For another, he didn't see anyone, masked or unmasked, who looked like a woman in disguise. Everywhere, in every booth and alley and gaming pit, boys and men as far as his gaze could wander.

There were plenty of other distractions, but Obadiah's presence itself was drawing no little attention, mostly from those boys. The fat, satisfied, older merchants paid him no heed at all, unless they bothered to throw him a look of appraisal or dislike. The restless young men watched him from edgy groups badly lit by torchlight, sneers on their mouths and hatred in their eyes. Those were the times Obadiah was glad for Uriah's escort, though even alone he would not have been afraid, exactly. It was just that he knew the firestick was still at large, and he was not entirely sure all the Jansai had yet gotten the message that the angel was to be left unharmed while he roamed their city, or dire consequences would fall to all.
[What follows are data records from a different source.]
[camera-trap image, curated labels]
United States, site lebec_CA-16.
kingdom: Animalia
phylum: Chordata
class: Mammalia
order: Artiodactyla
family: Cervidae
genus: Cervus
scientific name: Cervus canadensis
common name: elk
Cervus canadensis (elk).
The young Jansai boys, however, didn't seem to have realized that they were supposed to despise him, and they came tripping up to Obadiah all night. They bombarded him with questions—“How high can you fly?” “Do your fingers and toes ever freeze?” “Can you
fly at night?” “Have you ever gotten lost?”—and came so close it was clear they were dying to touch his interlaced feathers. But Obadiah was nimble enough to elude most of those cautiously extended fingers while smilingly answering even the silliest of questions. Uriah alternated between showing great irritation at the constant interruptions and a certain amount of pride in indomitable young Jansai manhood that had no fear of angelic messengers.
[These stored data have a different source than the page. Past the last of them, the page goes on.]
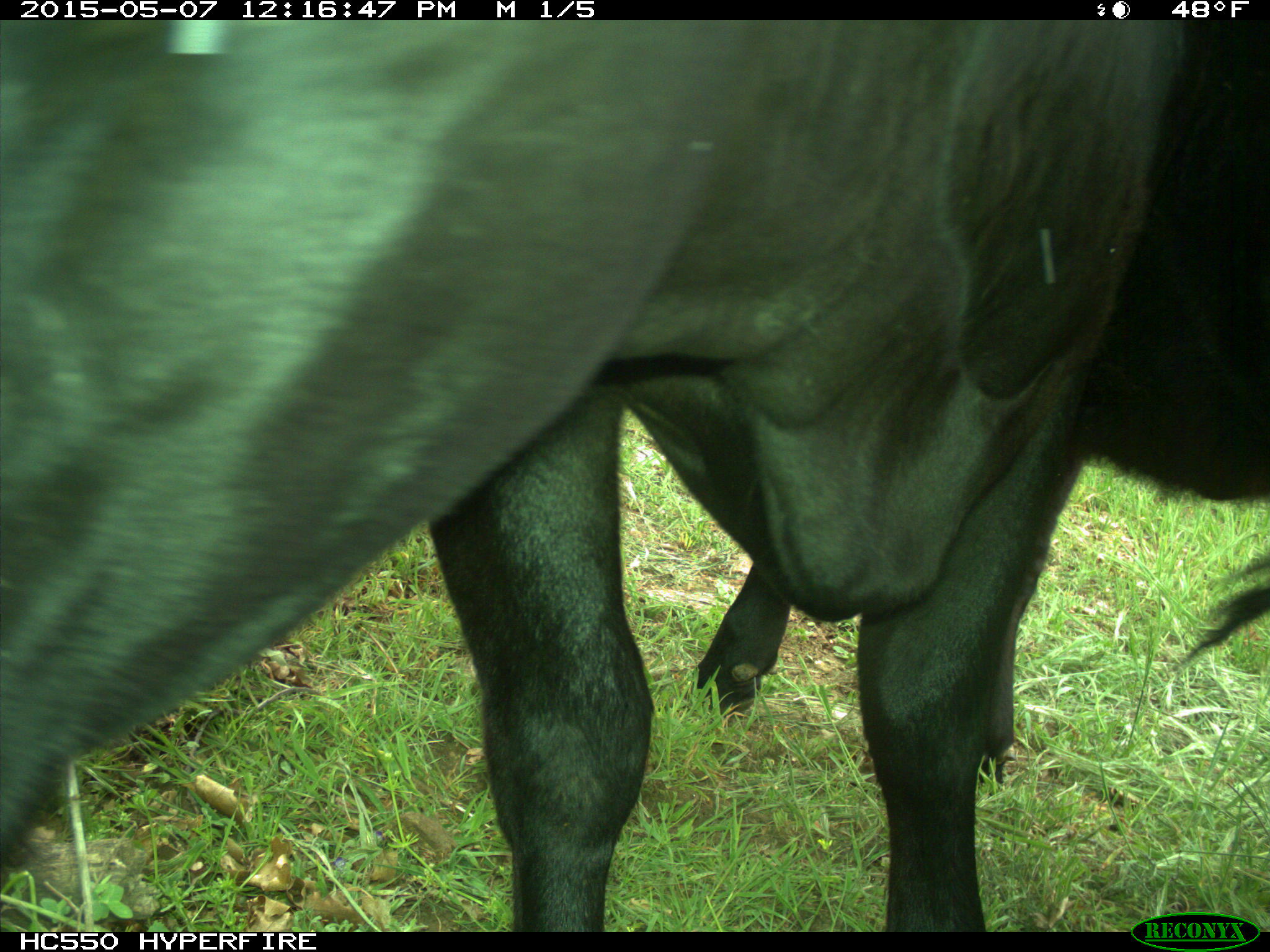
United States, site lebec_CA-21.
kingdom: Animalia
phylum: Chordata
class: Mammalia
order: Artiodactyla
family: Bovidae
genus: Bos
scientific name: Bos taurus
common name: domestic cow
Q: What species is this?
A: Bos taurus (domestic cow).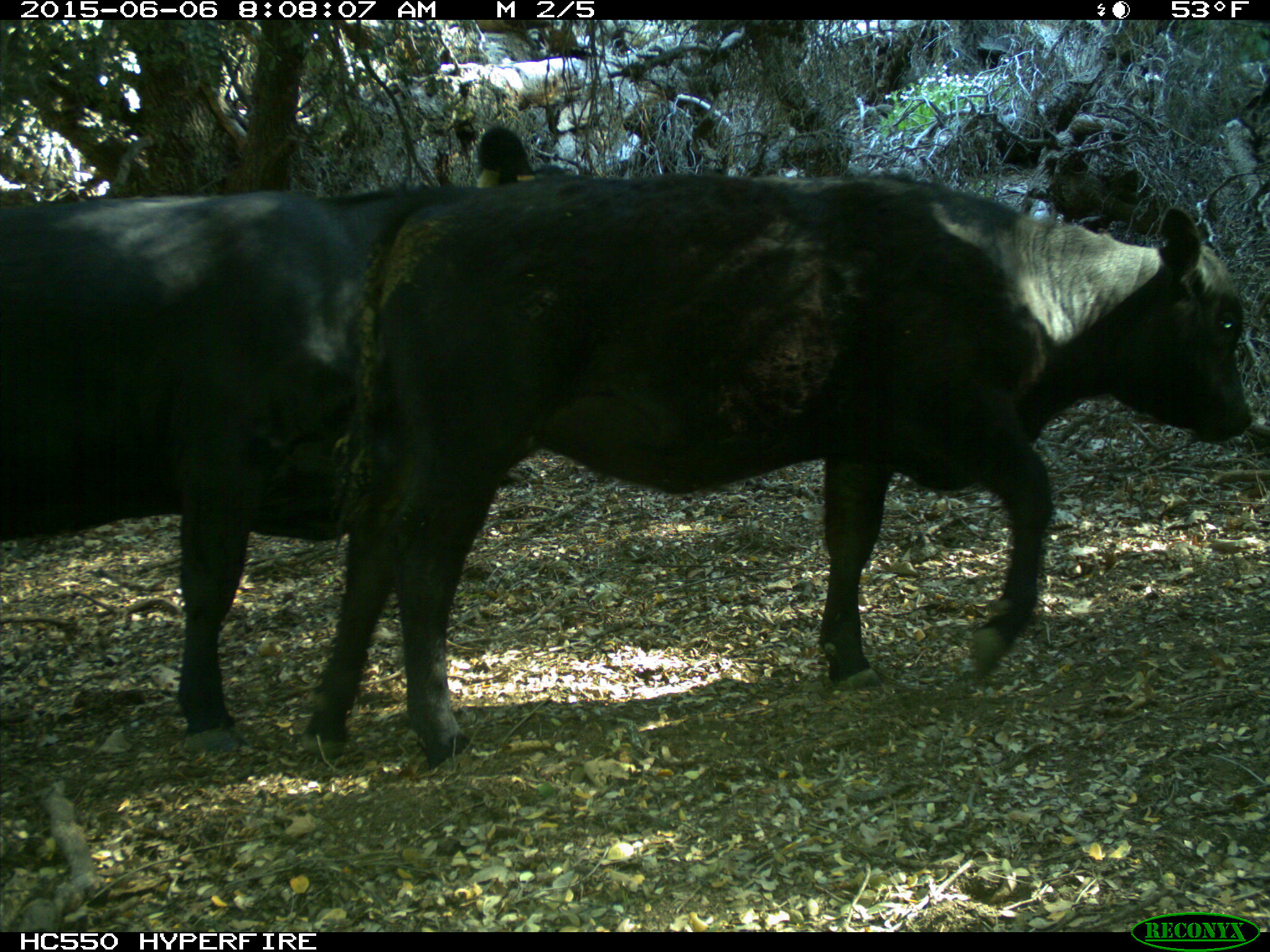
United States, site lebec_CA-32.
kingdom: Animalia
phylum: Chordata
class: Mammalia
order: Artiodactyla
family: Bovidae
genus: Bos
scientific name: Bos taurus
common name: domestic cow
Bos taurus (domestic cow).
“They swarm around like rats in a sewage hole, but how can you tie them to their mothers' jeskas once they've reached such an age?” Uriah shrugged, minutes after chasing off two impudent boys who asked how much an angel's wing feathers might sell for in the open market.

“I don't mind them,” Obadiah said. “They're friendlier than their fathers, at any rate.”

Uriah laughed. “Give them time, angelo,” he joked.

The crowds and the ale and the merchandise and the gaming Obadiah had expected from the harvest fair. What he had not expected was the music stage set up on the far edge of the gathering, and it had not even occurred to him that Uriah would ask him to sing. Or rather, bully him into it, despite Obadiah's protests.

“I can't think your average Jansai merchant will be much impressed with my voice,” he said seriously. “They're more likely to stone me than applaud me.”